ArchiveTeam / grab-site

The archivist's web crawler: WARC output, dashboard for all crawls, dynamic ignore patterns
Other
1.31k stars 129 forks source link

Pause gracefully if OSError (No space left on device) #206

Open TheTechRobo opened 2 years ago

TheTechRobo commented 2 years ago

Instead of crashing the crawl, why don't we simply pause and retry every so often if the computer has no space left?

ivan commented 2 years ago

I believe wpull and ludios_wpull do this if psutil is installed (psutil>=2.0,<=4.2 is in its requirements). I think I didn't include the requirement in grab-site for compatibility with Windows or macOS? Not sure.

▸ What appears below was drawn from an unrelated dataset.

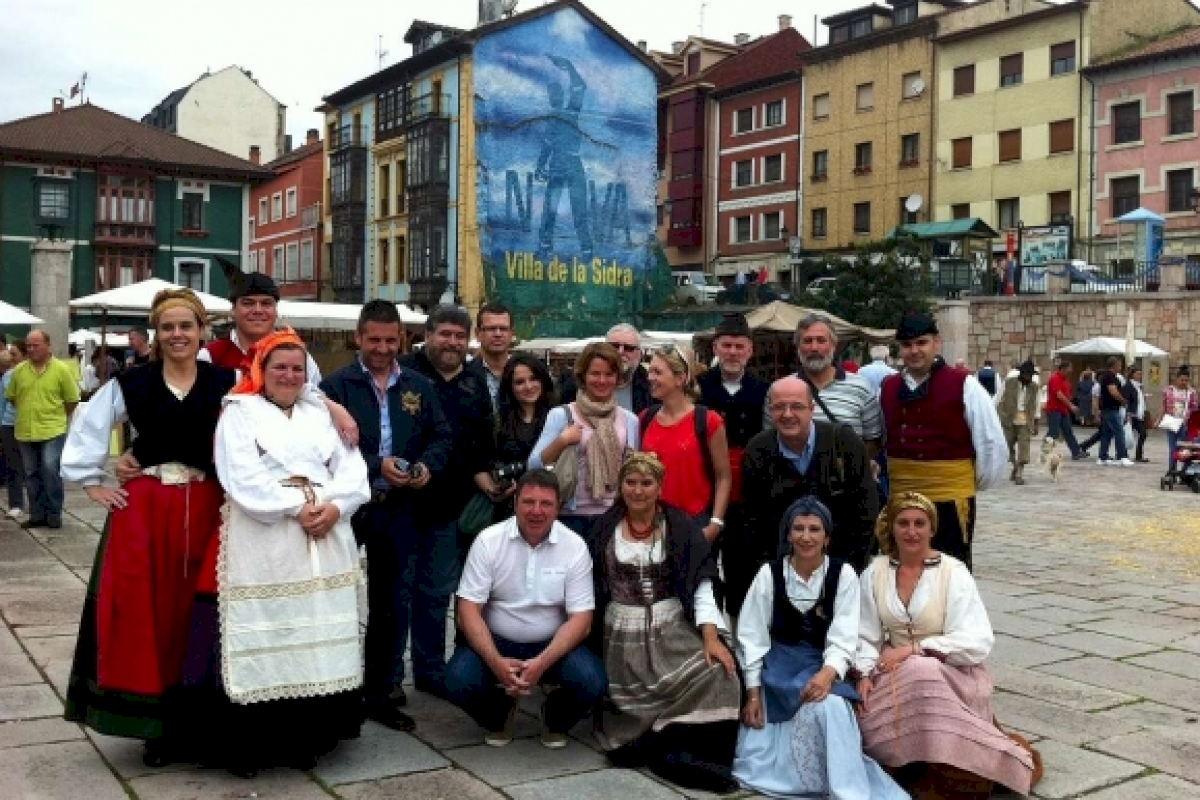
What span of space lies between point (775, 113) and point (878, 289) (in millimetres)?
21952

https://github.com/ArchiveTeam/grab-site/blob/6269289a2ca874bae52f116016ca54dc8887d0cc/extra_docs/pause_resume_grab_sites.sh is the workaround I use to avoid crashes right now.

I agree this should be better and work by default.

TheTechRobo commented 2 years ago

Well, a 50GB crawl I had crashed. :/

Just installed it for the future.

TheTechRobo commented 2 years ago

Nope, didn't do anything. I have psutil yet my 33GB crawl just crashed because I ran out of space.

TheTechRobo commented 2 years ago

Where does this error pop up, I can't remember but I want to fix this.

Do you think just putting it in a try block would work and catch OSErrors, and pause the crawl, or should we do something else?